> TASK STATEMENT:
Select every line in the rows below that contains the string "bottom", treating uppercase and lowercase as different.

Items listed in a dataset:

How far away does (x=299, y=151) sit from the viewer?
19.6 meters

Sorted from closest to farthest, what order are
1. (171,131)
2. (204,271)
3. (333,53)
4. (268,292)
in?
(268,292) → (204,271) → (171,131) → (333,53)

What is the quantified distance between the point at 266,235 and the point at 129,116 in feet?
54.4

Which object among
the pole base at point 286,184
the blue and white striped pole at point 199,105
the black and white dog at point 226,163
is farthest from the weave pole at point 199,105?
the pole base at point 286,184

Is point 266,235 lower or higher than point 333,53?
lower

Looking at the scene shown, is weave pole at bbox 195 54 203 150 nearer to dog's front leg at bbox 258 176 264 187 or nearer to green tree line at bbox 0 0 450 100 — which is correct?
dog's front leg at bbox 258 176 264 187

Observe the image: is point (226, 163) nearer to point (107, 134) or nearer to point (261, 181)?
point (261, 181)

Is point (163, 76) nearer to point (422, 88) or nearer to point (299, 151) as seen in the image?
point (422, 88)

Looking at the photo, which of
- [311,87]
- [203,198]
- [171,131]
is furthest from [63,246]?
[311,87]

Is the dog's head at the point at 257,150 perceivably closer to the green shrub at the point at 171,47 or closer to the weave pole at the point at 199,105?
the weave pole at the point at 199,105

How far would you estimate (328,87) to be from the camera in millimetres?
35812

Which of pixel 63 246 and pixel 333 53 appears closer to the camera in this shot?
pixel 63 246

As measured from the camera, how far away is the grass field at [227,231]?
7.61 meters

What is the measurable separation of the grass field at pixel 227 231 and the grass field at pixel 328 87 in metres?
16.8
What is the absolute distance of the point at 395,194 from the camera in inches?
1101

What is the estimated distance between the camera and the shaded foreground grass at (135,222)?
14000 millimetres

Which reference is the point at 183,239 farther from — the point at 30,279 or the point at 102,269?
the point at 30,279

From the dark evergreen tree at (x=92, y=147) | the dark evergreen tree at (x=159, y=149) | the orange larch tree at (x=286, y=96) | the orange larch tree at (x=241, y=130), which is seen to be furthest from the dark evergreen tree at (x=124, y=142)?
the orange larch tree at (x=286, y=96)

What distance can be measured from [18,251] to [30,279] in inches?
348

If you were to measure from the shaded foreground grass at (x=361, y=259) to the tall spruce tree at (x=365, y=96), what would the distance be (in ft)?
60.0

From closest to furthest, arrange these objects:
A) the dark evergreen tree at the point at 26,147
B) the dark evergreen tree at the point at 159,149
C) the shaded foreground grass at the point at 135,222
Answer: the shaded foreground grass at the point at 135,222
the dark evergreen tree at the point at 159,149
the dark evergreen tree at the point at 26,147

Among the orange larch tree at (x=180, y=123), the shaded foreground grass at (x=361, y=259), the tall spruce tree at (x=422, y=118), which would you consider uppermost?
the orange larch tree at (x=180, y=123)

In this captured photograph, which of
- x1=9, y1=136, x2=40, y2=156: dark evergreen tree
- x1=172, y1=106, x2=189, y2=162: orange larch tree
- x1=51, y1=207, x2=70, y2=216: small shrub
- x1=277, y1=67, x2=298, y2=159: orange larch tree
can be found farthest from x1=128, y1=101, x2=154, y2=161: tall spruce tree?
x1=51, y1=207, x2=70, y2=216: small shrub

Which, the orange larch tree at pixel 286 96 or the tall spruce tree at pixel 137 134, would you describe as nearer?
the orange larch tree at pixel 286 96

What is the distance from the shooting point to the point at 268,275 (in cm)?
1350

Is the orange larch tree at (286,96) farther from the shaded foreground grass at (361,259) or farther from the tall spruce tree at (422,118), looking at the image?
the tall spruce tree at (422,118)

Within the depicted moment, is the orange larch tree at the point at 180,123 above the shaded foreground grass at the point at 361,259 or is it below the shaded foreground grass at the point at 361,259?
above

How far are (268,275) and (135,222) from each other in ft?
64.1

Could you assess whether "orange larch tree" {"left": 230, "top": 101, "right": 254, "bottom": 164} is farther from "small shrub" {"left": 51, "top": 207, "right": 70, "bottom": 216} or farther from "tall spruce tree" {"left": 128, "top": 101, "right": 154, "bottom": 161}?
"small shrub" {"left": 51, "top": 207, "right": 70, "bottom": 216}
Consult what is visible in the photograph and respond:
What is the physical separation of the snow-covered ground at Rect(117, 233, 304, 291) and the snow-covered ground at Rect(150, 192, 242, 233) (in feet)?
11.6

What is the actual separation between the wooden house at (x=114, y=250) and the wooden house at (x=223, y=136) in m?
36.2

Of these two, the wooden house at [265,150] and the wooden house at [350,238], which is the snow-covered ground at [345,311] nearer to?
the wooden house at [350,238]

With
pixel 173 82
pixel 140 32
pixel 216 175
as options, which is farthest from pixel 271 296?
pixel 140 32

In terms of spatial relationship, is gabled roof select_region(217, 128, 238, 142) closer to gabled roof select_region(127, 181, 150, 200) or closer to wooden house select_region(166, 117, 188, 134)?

> WRITTEN SOLUTION:
Could you assess whether "orange larch tree" {"left": 230, "top": 101, "right": 254, "bottom": 164} is farther from "small shrub" {"left": 51, "top": 207, "right": 70, "bottom": 216} or farther from "tall spruce tree" {"left": 128, "top": 101, "right": 154, "bottom": 161}?
"small shrub" {"left": 51, "top": 207, "right": 70, "bottom": 216}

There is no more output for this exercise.